Workspace

The Incipient Image curated by Stephen Maine

March 2 through April 3, 2011
Opening reception: March 2, 2011, 6-8 pm

The Incipient Image curated by Stephen Maine . Image #10

Curatorial Statement

Notes on incipience, images, and "The Incipient Image"

by curator Stephen Maine

An image occurs when the transient world of appearances, with its randomness and indeterminacy, aligns with the beholder's fond hope that vigilant trolling of the visual realm will yield trophies of meaning. We expect paintings, drawings, and photographs to provide those images and meanings, however veiled or fleeting. But what of works that point to multiple readings—more closely resembling theunorganized, undifferentiated visual world? Such works function associatively, accruing significance as the viewer assigns it, eluding verbal definitions.

I think of the work of these artists as a portal to polymorphous visual experience rather than a vehicle of a fixed and particular significance. The viewer relies on hunches, hints, and evidence in dealing with these works, which possess not a single, embedded meaning that needs to be decoded, but multiple meanings as a condition of their existence. They dodgerather than declaim their significance, asking rather than telling how to make sense of them.

Mark L. Power reiterates a select few incongruous idiograms in his drawings as if stockpiling them for future experiments, preserving them for posterity or setting them aside for a rainy day. These iconographical elements are as carefully arranged as a chef's mise en place. Culling from a wide variety of printed sources, Sharon Lawless grafts snippets and chunks of pre-existing imagery of which the original iconographical meaning is eclipsed in the service of a graphical improvisation. In his hybrids of photography and drawing, Steel Stillman finds an eerie place between the coolness of appropriation and the heat of the artist's hand. Having more to do with the fictive spaces of novels and film than with the declarative space of pop culture, his work is emotionally restrained but persistent, and oddly haunting.

The compositional conventions of Elizabeth Cooper's paintings allude to genre subjects—portrait, still life, landscape—but the vigorous, painterly attack of their encrusted surfaces thrusts her process to the fore. Samuel T. Adams addresses legibility itself in paintings that scramble the syntax of abstraction, risking stylistic gibberish but, against the odds, ringing clear and true. Relinquishing control over her painting's narrative content, Dona Nelson allows her nascent imagery's materiality its full force and energy to trigger a range of associations. Having refined her approach to picture-making to comprise the full spectrum of abstraction and figuration, Nelson achieves an unlikely, utterly disarming elegance.

The works here are not formally or conceptually unresolved, rather they are resolved in such a way that they retain the speculative spirit of the earliest, inchoate stages of their making in a sort of suspended animation. It is not that these works necessarily look unfinished (though some of them might) but that the degree of finish allows for doubt about the relevance of  an image to the array of issues each artist deals with.
 
In the 1980s, Allan McCollum shot black and white photographs of his TV screen isolating illegible prop artwork on the studio set. Grainy and indistinct, these "perpetual photos" are no more descriptive of the visual world than are smudges of ash, yet in them a sense of compositional specificity lingers. McCollum has described these as "pictures about the desire to see a picture." Similarly, many of the works in "The Incipient Image" withhold their meaning or significance by forestalling the viewer's reflexive attempts to "read" them. In taking up that particular challenge where the artist left off, the viewer shares the pleasure of the imagination's playful engagement with the conventions of image-making.
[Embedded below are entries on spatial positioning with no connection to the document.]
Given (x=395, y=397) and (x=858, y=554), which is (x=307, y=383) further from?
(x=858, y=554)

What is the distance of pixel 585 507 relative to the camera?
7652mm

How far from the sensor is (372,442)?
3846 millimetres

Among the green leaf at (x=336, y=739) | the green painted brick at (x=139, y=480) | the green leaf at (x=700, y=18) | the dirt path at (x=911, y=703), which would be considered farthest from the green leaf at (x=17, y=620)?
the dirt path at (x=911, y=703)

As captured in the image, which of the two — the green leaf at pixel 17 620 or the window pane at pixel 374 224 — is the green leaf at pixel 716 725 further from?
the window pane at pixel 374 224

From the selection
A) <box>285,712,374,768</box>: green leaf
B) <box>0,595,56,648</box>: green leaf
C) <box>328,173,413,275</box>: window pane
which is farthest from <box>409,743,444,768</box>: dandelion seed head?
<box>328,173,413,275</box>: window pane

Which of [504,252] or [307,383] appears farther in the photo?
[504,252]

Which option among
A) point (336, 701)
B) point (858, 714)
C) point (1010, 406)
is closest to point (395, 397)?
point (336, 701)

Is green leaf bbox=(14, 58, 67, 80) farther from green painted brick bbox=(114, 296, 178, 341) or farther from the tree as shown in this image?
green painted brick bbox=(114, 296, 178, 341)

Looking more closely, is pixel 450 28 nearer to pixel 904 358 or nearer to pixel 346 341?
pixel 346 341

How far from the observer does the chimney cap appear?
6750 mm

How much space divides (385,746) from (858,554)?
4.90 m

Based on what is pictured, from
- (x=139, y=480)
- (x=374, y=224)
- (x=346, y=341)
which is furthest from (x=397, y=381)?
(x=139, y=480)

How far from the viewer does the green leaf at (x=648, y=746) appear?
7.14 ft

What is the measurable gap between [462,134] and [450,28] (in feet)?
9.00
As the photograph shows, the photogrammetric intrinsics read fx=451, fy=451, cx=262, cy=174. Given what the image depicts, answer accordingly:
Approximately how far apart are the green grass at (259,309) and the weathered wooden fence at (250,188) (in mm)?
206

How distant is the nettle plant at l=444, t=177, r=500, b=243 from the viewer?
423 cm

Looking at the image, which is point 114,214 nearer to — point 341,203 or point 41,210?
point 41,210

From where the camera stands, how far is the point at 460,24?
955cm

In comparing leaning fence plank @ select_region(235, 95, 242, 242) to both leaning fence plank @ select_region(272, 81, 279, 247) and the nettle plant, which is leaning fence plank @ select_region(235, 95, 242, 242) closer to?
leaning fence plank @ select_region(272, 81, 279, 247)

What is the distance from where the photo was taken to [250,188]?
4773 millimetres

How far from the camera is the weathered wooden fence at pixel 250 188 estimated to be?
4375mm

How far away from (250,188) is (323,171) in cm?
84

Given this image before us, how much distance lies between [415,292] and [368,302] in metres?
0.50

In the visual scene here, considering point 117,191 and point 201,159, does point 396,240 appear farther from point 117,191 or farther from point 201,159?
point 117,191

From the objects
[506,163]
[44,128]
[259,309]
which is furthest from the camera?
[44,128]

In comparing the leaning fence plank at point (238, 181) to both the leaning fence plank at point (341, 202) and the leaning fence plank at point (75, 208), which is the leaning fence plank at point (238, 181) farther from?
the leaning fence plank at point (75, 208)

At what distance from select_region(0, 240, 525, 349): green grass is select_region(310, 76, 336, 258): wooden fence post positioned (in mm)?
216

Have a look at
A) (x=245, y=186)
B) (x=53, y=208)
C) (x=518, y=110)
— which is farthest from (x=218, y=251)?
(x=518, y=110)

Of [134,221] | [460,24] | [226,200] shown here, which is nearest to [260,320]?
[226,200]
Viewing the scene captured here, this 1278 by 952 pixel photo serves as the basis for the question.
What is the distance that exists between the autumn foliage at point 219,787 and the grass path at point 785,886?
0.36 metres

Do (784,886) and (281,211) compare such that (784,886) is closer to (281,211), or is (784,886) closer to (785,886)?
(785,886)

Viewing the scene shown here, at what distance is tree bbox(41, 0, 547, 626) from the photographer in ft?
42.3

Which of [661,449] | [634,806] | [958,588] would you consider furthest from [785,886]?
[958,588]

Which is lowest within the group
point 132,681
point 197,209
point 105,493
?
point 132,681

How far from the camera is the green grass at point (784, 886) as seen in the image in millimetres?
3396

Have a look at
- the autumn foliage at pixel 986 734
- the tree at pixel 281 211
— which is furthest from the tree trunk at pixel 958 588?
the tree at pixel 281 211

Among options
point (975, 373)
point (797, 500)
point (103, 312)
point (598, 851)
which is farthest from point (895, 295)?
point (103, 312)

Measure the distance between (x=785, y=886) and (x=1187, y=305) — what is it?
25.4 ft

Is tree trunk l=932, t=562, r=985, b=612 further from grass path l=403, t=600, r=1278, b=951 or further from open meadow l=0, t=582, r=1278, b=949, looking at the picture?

In their work, these artists favor the discontinuous and open-ended, and leave it to the viewer to connect the dots. Their relation to imagery is bound up in a highly personal language with one initiate, one native speaker, who risks being the only audience. For these artists, the viewer's bewilderment is a measure of their success, as they find deeper pleasure in the creeping twilight of ambiguity than in clarity's shadowless high noon.